I have been given a problem a while ago with no given solution so I thought I'd check with the folks at mathstackexchange to see if my method is correct. It goes like this:
I have been given a random matrix $ A \in \mathbb{R}^{4\times4}$ with the following property:
- The characteristic polynomial is $\chi_A(t) = m_A(t)(t-1)(t+1)$
I have to prove that every matrix with this property has the same Jordan Normal Form and to also find it.
My attempt : It's quite obvious from the characteristic polynomial that the eigenvalues are $1$ and $-1$. Since the minimal polynomial shares the same roots as the characteristic polynomial (a.k.a the eigenvalues) I have concluded that the minimal polynomial has to be $m_A(t) = (t-1)(t+1)$ for every matrix of this type and so it follows that $\chi(t) = (t-1)^2(t+1)^2$
Then from the minimal polynomial I can tell based on the power of each factor ($(t-1)$ and $(t+1)$) that the biggest Jordan block for each eigenvalue has the size $1$
and therefore I get $J_A = \begin{pmatrix}1& 0& 0& 0\\ 0& 1& 0& 0\\ 0& 0& -1& 0\\0& 0& 0& -1 \end{pmatrix}$
Is this correct? Did I skip any step or use redundant information anywhere?

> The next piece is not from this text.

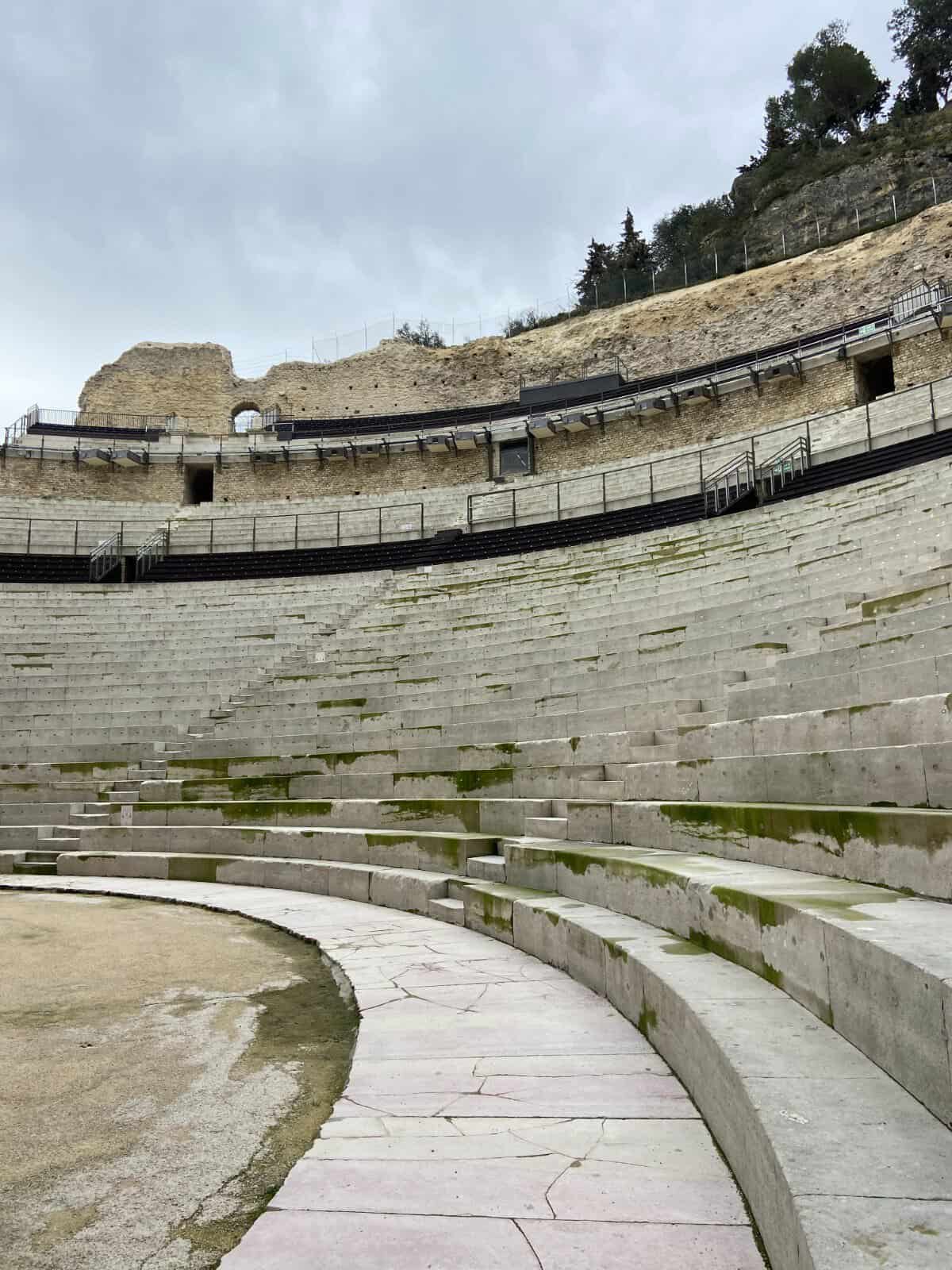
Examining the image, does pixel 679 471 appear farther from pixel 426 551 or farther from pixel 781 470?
pixel 426 551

While it is clear that, having factors $t-1$ and $t+1$, the characteristic, polynomial must have roots $1$ and $-1$, it is not obvious that it cannot have any other roots. It can be proved, using the fact that $\deg(\chi_A)=4$, and that all roots of the characteristic polynomial are also roots of the minimal polynomial, so $t^2-1$ divides $m_A$ and therefore $\deg(m_A)\geq2$; the degrees now leave no room for any other factors. However, the conclusion would not hold if the matrix could be square of a larger size (so some argument using the size is necessary). With $m_A$ having simple roots, $A$ is diagonalisable and the diagonal form is also a Jordan form, and the multiplicities of the diagonal entries are those as root of $\chi_A$, so your conclusion is correct.